== Supplied material ==
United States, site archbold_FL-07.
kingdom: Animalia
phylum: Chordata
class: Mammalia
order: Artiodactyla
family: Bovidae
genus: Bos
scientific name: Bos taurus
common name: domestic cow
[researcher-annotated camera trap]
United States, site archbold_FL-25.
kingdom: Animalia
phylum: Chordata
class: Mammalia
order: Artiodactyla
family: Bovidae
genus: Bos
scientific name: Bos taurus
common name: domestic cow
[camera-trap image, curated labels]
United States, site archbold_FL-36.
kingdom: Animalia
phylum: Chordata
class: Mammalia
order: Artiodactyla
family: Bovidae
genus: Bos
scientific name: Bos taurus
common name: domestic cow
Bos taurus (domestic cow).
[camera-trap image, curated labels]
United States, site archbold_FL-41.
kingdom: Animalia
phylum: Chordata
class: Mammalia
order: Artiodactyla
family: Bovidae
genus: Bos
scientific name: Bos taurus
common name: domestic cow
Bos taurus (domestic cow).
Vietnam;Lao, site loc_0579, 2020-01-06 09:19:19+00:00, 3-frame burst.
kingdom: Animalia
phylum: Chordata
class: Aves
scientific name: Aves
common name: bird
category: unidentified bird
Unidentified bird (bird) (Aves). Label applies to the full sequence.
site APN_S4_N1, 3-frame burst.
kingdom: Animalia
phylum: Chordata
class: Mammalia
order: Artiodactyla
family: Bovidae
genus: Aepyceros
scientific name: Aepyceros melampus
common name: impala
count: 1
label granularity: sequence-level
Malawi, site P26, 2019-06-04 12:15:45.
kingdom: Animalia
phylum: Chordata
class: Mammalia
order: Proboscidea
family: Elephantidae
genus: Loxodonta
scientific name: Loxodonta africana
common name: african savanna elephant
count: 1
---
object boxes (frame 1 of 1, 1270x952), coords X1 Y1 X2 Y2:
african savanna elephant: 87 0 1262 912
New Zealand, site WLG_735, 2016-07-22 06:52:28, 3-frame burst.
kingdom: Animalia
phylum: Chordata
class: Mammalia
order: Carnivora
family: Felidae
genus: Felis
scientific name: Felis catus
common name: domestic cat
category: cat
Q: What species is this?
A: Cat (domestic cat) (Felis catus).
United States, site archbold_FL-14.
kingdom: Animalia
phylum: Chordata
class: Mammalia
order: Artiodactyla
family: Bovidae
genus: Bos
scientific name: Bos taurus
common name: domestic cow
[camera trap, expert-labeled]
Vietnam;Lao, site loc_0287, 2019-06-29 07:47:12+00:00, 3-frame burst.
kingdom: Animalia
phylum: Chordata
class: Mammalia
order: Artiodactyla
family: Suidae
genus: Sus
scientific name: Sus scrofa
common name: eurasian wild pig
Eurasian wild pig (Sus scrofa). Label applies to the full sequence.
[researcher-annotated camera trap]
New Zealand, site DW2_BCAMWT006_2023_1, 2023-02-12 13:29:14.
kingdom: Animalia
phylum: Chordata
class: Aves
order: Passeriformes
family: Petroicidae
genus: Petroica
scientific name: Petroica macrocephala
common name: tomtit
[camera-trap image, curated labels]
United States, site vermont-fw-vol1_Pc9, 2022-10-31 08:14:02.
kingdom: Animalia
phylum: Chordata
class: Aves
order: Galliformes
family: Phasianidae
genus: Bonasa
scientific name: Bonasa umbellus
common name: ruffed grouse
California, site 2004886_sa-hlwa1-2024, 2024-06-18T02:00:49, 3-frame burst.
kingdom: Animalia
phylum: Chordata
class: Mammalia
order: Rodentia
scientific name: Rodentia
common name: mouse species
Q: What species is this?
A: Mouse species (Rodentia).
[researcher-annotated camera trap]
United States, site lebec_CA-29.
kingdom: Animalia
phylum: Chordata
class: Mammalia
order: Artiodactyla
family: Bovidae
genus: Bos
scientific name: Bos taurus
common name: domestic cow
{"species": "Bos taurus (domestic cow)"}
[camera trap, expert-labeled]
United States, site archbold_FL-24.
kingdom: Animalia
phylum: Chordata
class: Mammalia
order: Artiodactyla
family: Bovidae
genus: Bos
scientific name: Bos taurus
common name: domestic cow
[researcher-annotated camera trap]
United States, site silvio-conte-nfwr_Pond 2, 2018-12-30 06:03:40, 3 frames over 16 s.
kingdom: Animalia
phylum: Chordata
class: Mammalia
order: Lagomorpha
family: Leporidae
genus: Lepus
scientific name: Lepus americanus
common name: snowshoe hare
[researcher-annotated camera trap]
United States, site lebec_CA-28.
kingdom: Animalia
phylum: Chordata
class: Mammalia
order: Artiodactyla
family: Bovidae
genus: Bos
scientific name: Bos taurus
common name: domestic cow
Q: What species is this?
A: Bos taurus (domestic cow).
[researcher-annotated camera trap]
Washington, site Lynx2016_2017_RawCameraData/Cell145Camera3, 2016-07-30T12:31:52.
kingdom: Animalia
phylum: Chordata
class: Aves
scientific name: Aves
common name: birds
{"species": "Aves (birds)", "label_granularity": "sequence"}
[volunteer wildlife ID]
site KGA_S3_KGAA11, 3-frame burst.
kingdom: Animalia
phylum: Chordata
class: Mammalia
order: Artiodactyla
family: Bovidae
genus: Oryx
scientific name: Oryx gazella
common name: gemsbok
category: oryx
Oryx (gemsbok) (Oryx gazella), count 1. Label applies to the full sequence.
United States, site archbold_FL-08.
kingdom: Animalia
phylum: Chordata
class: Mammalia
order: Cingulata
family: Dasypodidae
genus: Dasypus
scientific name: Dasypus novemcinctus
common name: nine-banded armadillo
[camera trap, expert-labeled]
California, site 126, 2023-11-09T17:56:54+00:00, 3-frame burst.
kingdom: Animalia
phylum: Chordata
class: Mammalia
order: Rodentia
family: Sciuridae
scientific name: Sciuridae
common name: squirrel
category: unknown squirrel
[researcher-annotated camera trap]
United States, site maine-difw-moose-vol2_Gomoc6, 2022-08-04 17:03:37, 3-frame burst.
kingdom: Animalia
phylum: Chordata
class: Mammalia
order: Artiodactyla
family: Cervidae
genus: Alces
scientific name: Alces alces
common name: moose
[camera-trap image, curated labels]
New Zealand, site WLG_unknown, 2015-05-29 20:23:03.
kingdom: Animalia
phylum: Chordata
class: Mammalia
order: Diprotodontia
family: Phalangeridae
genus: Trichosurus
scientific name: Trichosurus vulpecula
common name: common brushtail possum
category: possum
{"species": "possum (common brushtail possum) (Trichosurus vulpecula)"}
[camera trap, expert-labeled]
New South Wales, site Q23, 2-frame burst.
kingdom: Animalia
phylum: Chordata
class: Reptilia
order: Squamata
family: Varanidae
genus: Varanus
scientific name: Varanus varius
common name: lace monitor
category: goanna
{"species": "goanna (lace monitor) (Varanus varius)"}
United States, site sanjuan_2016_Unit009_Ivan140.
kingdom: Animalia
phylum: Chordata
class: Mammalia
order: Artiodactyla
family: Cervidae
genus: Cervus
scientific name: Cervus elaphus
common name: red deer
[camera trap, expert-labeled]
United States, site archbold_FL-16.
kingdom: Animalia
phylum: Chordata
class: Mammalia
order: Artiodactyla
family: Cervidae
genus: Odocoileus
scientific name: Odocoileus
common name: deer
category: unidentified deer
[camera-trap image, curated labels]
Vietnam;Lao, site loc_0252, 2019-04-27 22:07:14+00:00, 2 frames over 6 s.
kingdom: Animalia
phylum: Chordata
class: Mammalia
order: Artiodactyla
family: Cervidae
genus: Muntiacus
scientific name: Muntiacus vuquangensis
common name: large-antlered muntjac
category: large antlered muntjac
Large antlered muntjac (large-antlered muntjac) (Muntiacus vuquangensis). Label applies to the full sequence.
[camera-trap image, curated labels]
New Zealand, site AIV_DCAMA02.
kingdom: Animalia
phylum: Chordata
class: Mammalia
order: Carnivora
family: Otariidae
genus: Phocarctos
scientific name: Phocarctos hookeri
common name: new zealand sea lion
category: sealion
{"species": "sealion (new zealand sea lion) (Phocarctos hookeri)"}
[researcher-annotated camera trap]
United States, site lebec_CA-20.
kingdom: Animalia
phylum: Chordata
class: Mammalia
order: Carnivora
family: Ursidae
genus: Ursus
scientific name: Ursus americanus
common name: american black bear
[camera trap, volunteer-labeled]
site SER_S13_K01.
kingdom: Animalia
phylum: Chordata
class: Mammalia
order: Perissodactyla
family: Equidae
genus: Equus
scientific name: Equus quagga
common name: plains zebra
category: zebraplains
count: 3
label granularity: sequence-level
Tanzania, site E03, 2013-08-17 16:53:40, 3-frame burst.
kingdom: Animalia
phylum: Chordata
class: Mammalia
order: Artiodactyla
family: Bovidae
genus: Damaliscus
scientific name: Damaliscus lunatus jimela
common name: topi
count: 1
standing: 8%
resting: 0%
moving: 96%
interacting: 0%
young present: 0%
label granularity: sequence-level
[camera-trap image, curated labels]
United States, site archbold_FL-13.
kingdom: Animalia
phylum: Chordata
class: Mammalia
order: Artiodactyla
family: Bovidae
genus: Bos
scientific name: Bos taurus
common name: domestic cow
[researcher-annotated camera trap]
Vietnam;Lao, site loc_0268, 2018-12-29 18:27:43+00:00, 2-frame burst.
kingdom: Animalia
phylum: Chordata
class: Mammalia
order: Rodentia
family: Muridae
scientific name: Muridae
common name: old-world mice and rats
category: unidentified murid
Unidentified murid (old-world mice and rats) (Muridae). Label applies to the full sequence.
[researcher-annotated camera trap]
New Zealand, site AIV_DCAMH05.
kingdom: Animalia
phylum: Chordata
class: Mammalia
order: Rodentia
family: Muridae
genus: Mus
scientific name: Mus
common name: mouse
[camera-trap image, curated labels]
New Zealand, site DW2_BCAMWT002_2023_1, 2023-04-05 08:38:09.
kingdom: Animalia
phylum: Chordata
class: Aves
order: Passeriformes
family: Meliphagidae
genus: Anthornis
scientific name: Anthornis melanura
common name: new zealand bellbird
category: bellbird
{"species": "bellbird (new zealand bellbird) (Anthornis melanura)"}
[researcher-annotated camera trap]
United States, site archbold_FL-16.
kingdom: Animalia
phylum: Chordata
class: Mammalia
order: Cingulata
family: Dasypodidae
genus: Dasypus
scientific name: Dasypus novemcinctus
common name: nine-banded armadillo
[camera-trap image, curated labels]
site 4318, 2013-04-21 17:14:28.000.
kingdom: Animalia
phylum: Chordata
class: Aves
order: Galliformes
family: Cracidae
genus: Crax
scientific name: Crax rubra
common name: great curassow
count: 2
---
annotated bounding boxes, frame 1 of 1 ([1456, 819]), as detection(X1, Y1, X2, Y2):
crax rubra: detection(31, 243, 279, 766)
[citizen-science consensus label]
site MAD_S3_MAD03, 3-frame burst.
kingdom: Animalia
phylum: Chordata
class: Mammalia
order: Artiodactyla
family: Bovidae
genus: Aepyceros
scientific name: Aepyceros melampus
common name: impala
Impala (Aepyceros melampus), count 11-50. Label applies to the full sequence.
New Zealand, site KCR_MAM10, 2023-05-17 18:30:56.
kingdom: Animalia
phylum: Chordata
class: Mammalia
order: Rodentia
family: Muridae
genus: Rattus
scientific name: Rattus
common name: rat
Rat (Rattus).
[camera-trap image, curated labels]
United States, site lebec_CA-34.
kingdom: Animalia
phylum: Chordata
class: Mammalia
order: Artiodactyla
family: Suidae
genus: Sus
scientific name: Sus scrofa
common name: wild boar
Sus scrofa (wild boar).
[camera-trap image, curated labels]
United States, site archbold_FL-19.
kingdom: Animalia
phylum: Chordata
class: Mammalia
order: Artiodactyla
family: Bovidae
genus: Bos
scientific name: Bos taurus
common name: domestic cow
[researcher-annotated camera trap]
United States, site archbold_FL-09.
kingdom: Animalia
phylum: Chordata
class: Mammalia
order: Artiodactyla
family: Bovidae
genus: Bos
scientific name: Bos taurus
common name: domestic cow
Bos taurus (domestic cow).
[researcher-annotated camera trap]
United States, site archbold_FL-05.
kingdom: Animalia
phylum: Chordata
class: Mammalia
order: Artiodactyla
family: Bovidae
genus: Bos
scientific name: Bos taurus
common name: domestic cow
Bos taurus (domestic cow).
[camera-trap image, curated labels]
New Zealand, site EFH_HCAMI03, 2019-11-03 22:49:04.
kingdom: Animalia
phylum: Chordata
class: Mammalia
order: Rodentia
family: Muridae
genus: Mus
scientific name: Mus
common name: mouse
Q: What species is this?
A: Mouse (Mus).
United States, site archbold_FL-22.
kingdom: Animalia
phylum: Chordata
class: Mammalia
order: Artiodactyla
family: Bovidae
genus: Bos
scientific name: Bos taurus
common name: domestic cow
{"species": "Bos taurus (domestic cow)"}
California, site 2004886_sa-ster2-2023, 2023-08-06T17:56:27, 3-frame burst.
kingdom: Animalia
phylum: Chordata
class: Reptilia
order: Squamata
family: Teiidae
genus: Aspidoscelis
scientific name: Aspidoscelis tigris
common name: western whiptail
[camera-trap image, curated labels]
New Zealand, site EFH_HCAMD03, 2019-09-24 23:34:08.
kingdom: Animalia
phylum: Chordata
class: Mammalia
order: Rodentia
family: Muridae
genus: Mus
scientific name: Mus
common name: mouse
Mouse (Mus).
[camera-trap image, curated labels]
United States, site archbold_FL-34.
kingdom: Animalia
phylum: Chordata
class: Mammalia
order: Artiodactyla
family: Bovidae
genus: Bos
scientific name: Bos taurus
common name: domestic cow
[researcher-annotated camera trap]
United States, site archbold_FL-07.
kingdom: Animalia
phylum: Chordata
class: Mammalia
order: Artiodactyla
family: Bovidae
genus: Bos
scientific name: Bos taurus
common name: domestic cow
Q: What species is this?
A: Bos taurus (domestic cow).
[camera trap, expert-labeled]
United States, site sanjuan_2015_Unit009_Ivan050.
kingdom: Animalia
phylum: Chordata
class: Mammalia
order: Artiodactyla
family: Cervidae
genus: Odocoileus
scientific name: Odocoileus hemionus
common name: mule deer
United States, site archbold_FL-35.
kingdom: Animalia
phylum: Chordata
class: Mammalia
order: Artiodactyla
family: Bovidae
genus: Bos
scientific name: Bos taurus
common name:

== Action item ==
Scan the records above for the string "California", then report every line that contains it.

== The answer ==
California, site 2004886_sa-hlwa1-2024, 2024-06-18T02:00:49, 3-frame burst.
California, site 126, 2023-11-09T17:56:54+00:00, 3-frame burst.
California, site 2004886_sa-ster2-2023, 2023-08-06T17:56:27, 3-frame burst.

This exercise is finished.